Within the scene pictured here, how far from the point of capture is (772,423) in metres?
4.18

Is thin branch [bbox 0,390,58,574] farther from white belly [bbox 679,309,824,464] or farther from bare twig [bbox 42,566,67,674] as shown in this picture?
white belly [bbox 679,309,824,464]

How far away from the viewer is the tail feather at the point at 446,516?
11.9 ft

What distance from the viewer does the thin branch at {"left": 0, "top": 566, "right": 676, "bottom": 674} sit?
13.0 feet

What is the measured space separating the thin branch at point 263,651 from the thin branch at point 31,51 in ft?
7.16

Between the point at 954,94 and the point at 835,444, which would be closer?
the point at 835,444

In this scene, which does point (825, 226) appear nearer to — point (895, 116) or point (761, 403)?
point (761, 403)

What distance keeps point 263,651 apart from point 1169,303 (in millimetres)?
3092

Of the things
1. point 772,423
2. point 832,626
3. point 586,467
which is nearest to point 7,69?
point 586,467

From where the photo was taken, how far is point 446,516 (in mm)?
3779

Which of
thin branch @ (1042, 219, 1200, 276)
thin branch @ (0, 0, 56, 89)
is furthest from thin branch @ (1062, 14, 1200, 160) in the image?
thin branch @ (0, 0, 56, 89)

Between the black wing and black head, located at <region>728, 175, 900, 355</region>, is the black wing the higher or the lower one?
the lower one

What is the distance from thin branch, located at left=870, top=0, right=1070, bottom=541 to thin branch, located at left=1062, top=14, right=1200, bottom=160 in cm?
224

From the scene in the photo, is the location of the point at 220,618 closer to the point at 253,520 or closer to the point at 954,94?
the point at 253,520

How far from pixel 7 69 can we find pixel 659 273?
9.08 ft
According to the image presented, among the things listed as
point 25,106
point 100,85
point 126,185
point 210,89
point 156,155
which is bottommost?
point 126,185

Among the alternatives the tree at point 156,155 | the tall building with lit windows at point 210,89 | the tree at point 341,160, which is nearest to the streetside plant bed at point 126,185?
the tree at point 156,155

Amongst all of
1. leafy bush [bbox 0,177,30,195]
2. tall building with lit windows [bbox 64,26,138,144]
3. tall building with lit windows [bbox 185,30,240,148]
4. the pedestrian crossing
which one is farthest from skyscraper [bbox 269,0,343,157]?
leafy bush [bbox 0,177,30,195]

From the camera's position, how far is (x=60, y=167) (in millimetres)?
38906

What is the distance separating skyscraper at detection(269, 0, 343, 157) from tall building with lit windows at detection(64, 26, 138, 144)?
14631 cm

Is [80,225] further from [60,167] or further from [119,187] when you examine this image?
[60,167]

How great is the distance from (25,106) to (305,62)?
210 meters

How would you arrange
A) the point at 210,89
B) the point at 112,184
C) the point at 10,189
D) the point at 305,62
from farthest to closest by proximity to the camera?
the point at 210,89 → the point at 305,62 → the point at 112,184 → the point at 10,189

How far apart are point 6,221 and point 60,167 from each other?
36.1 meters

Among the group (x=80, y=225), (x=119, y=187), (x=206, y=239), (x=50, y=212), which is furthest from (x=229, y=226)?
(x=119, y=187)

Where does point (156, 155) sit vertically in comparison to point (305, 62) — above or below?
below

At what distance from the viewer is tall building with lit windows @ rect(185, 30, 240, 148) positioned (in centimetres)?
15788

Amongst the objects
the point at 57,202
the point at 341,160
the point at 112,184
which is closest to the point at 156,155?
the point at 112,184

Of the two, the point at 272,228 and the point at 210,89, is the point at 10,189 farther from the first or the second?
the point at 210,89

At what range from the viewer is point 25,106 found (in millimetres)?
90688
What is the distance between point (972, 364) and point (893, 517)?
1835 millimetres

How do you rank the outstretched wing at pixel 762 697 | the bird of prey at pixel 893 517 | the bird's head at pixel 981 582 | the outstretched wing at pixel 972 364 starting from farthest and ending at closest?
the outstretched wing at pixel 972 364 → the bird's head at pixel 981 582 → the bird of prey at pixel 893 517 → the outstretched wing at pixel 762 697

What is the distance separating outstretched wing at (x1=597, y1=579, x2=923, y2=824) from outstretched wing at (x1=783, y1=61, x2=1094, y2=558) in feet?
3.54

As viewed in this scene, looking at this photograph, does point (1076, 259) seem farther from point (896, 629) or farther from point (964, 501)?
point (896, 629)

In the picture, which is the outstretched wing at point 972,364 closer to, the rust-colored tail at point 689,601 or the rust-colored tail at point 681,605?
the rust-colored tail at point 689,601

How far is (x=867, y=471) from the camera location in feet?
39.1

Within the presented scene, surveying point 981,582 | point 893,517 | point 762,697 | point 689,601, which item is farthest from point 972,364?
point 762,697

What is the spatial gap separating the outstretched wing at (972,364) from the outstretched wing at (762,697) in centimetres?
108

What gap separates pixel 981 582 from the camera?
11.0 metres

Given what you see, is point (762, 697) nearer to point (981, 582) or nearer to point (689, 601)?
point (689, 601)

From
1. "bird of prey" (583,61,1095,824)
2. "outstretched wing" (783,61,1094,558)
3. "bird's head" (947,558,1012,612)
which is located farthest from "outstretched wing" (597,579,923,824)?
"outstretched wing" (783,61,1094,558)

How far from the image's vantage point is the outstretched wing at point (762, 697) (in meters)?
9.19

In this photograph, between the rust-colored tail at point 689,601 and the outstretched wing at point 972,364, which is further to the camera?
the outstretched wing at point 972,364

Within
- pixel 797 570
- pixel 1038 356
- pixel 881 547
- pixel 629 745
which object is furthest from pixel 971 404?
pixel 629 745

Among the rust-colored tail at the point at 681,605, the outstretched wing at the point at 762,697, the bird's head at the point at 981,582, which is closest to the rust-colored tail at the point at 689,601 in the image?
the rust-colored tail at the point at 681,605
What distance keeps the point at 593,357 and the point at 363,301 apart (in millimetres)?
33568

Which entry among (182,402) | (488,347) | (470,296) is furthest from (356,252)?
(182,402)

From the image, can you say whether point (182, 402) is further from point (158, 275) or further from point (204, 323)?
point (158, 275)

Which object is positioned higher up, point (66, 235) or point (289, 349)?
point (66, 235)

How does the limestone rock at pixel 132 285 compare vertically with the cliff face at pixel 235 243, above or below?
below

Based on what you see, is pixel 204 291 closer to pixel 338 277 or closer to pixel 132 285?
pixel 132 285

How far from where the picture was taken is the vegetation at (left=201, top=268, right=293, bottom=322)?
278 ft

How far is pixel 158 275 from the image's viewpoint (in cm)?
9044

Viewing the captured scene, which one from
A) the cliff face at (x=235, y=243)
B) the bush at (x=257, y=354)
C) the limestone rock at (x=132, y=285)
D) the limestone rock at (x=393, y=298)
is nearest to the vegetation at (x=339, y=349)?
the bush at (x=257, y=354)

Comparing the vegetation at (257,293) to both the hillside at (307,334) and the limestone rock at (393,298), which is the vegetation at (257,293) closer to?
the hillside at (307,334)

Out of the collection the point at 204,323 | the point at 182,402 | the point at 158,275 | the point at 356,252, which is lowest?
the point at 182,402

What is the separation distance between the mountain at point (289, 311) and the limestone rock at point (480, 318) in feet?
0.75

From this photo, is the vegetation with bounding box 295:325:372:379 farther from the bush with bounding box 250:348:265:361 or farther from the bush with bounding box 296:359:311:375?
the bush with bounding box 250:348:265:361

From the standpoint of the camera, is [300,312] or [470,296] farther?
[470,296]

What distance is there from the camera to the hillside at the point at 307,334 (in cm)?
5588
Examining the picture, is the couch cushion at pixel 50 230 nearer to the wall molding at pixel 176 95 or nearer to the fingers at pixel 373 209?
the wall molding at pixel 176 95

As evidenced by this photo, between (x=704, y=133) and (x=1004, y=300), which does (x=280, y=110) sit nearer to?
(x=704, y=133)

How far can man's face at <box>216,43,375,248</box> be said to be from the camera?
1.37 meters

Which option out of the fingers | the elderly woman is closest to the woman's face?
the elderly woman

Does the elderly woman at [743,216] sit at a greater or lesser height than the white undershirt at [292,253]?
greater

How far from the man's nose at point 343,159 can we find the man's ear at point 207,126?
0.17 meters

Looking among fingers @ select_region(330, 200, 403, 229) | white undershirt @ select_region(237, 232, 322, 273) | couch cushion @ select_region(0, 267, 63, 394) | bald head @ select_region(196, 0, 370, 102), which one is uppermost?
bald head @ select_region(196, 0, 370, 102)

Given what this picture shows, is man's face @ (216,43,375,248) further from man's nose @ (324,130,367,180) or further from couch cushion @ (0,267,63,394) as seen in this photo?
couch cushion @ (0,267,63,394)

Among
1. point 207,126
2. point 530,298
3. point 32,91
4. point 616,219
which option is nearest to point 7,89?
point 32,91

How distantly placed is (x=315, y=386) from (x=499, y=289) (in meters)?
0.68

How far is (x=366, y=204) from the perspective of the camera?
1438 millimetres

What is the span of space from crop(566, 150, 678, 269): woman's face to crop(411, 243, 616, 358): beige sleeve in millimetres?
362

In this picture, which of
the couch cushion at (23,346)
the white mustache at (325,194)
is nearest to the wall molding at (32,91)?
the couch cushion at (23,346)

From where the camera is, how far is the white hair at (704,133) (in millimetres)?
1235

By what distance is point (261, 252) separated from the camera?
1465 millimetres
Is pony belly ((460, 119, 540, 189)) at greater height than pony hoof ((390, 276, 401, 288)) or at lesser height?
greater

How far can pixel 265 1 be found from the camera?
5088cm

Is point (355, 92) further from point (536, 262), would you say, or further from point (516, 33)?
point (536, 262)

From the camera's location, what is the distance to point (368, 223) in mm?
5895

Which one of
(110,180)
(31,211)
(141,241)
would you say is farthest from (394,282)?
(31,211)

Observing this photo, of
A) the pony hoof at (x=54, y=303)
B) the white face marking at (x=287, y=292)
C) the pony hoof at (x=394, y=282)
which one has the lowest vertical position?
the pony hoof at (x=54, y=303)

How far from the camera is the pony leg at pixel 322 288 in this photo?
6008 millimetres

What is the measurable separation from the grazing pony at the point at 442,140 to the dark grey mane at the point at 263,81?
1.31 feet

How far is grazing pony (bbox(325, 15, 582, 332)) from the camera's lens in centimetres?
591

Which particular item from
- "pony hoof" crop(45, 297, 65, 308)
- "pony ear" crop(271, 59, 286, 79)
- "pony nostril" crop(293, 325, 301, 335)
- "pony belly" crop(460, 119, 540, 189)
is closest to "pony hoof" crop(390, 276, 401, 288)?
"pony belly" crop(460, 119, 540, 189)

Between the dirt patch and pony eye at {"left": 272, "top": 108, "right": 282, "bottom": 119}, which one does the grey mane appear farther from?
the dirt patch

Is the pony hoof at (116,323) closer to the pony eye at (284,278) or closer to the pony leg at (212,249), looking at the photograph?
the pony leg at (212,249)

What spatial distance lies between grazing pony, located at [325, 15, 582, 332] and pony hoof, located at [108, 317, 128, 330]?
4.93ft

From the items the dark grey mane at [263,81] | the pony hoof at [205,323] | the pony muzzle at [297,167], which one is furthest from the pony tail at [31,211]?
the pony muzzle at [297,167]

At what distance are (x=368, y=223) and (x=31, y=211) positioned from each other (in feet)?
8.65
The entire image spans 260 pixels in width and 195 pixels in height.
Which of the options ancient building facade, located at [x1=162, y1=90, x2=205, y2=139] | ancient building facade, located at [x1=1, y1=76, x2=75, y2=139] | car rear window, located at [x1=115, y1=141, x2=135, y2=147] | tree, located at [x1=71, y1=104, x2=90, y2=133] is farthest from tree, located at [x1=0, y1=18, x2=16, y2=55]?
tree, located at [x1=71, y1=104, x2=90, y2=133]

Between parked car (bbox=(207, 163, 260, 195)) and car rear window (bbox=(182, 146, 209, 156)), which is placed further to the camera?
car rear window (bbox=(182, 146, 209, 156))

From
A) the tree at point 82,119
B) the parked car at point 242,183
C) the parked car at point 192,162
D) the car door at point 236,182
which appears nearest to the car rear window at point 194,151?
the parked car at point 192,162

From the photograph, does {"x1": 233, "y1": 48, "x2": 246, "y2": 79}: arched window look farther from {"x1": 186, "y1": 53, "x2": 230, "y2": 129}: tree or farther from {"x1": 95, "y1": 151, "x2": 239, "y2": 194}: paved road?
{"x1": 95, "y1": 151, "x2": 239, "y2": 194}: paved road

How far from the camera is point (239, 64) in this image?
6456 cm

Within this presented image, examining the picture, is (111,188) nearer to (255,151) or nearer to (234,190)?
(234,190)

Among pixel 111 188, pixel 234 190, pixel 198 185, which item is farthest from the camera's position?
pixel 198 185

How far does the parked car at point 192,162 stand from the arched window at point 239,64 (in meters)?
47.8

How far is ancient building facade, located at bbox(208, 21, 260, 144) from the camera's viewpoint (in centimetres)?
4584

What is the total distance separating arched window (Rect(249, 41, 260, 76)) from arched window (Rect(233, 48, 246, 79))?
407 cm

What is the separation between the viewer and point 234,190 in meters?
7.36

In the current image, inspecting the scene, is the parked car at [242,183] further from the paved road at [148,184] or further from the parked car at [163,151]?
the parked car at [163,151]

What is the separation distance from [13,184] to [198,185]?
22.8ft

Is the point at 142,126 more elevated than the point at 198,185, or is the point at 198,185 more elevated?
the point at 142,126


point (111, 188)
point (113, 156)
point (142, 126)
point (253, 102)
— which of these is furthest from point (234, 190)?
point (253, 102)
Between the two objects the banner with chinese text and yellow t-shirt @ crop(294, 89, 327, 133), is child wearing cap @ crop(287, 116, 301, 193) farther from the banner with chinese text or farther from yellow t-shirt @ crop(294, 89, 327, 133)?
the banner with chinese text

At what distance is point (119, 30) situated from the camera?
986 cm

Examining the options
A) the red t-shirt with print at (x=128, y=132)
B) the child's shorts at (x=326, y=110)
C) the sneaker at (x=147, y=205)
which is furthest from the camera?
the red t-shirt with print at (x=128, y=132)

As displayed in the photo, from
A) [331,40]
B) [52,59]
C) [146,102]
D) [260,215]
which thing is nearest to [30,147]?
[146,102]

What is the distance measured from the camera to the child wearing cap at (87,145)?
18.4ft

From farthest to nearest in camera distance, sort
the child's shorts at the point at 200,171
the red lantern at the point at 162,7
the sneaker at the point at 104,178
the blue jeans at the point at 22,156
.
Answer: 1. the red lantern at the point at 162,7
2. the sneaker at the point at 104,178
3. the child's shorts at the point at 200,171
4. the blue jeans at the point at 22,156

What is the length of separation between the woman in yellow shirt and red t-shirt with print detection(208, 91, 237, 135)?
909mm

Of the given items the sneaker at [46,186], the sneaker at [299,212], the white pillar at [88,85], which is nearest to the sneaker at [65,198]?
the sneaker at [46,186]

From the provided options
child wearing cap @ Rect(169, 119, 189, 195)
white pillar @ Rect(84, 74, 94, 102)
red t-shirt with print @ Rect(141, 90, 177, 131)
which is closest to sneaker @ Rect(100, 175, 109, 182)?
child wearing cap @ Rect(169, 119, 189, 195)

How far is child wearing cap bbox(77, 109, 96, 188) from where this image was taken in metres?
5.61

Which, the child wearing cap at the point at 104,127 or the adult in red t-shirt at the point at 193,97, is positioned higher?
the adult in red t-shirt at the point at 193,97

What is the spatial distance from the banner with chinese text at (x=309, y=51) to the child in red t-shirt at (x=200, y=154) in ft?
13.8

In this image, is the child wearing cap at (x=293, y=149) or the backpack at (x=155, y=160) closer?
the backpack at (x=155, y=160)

──────────────────────────────

Can you copy out the data word for word, beginning at the line that contains "What is the span" and stopping after the line that contains "1465 millimetres"?

**TASK OUTPUT:**
What is the span of space from crop(566, 150, 678, 269): woman's face to crop(411, 243, 616, 358): beige sleeve in millimetres?
362

In this picture, which of
the couch cushion at (23,346)
the white mustache at (325,194)
is nearest to the wall molding at (32,91)?
the couch cushion at (23,346)

From where the camera is, how far is the white hair at (704,133) (in millimetres)?
1235

By what distance is point (261, 252) separated from the camera?
1465 millimetres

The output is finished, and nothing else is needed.